Aliás, o fato de Hulot optar por se candidatar à Presidência através do partido dos “verdes” surge num contexto em que os partidos clássicos não assumiram a ecologia como uma questão prioritária, tal qual a própria União Europeia,  apesar de todos os discursos de Durão Barroso, presidente da Comissão Europeia. “Bem sei que, sozinha, a França não pode forçar o itinerário do mundo, mas numa Europa que vacila e onde é cada vez mais necessária, a França pode ter um impulso extraordinário se sair da ortodoxia em todos os domínios, nomeadamente na economia”, sublinha o candidato.
“Tem boa aparência, um estilo claro e sincero”
A probabilidade de Nicolas Hulot tornar-se presidente é reduzida. Os franceses têm essa noção. Ainda assim, para um homem que goza de grande notoriedade pública há mais de 20 anos mesmo sem qualquer experiência política, os resultados são animadores: pesquisa realizada em abril (Sondagem IFOP pour Sud Ouest Dimanche; fonte: Le Grand Journal Canal+, 03/05/11), que perguntou aos franceses qual das seguintes personalidades preferiam – se Eva Joly (candidata dos “verdes”) ou se Nicolas Hulot -, os resultados foram, respectivamente, de 28% e 60%. Mesmo entre os simpatizantes dos “verdes” a tendência permanece: 28% e 32%.
Neste contexto, é natural que os “verdes” desejem Nicolas Hulot como candidato à Presidência pelo seu partido. Ainda que, como efeito, Hulot tenha de afastar Eva Joly. A candidata apelida o ex-apresentador de “telecologista”, relembrando que “há que se saber discernir notoriedade e credibilidade.” Isto porque, no passado, os “verdes” acusaram Nicolas Hulot de ter sido “cúmplice” de Sarkozy por ter parabenizado publicamente a iniciativa do Grenelle de L’Environnement (ainda que também tenha criticado a mesma publicamente). Além disso, o fato de Hulot ter sugerido o nuclear como uma opção e ter revisto a sua posição publicamente face ao desastre de Fugushima, tornou-o alvo fácil de críticas por parte dos seus opositores.

### Instruções das tarefas
(1) Copie o trecho sobre Nicolas Hulot começando nas palavras "Neste contexto, é" e parando depois de "dos seus opositores.", substituindo "Sarkozy" por "Nicolas Sarkozy".
(2) Segundo o trecho sobre Nicolas Hulot, que percentagem dos franceses preferiu Hulot a Eva Joly na pesquisa de abril?

### Dados do exercício
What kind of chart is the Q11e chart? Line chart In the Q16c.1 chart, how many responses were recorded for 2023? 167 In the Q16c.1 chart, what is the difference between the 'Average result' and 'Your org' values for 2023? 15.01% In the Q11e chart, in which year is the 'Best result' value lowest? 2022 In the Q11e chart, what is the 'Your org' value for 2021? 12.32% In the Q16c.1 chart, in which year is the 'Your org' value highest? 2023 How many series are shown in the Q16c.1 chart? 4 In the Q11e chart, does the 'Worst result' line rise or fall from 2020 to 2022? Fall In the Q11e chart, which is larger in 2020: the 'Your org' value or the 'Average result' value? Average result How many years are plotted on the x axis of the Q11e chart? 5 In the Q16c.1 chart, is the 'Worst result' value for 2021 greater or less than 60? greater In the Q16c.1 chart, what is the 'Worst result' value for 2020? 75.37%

### Suas respostas
(1)
Neste contexto, é natural que os “verdes” desejem Nicolas Hulot como candidato à Presidência pelo seu partido. Ainda que, como efeito, Hulot tenha de afastar Eva Joly. A candidata apelida o ex-apresentador de “telecologista”, relembrando que “há que se saber discernir notoriedade e credibilidade.” Isto porque, no passado, os “verdes” acusaram Nicolas Hulot de ter sido “cúmplice” de Nicolas Sarkozy por ter parabenizado publicamente a iniciativa do Grenelle de L’Environnement (ainda que também tenha criticado a mesma publicamente). Além disso, o fato de Hulot ter sugerido o nuclear como uma opção e ter revisto a sua posição publicamente face ao desastre de Fugushima, tornou-o alvo fácil de críticas por parte dos seus opositores.

(2) 60%.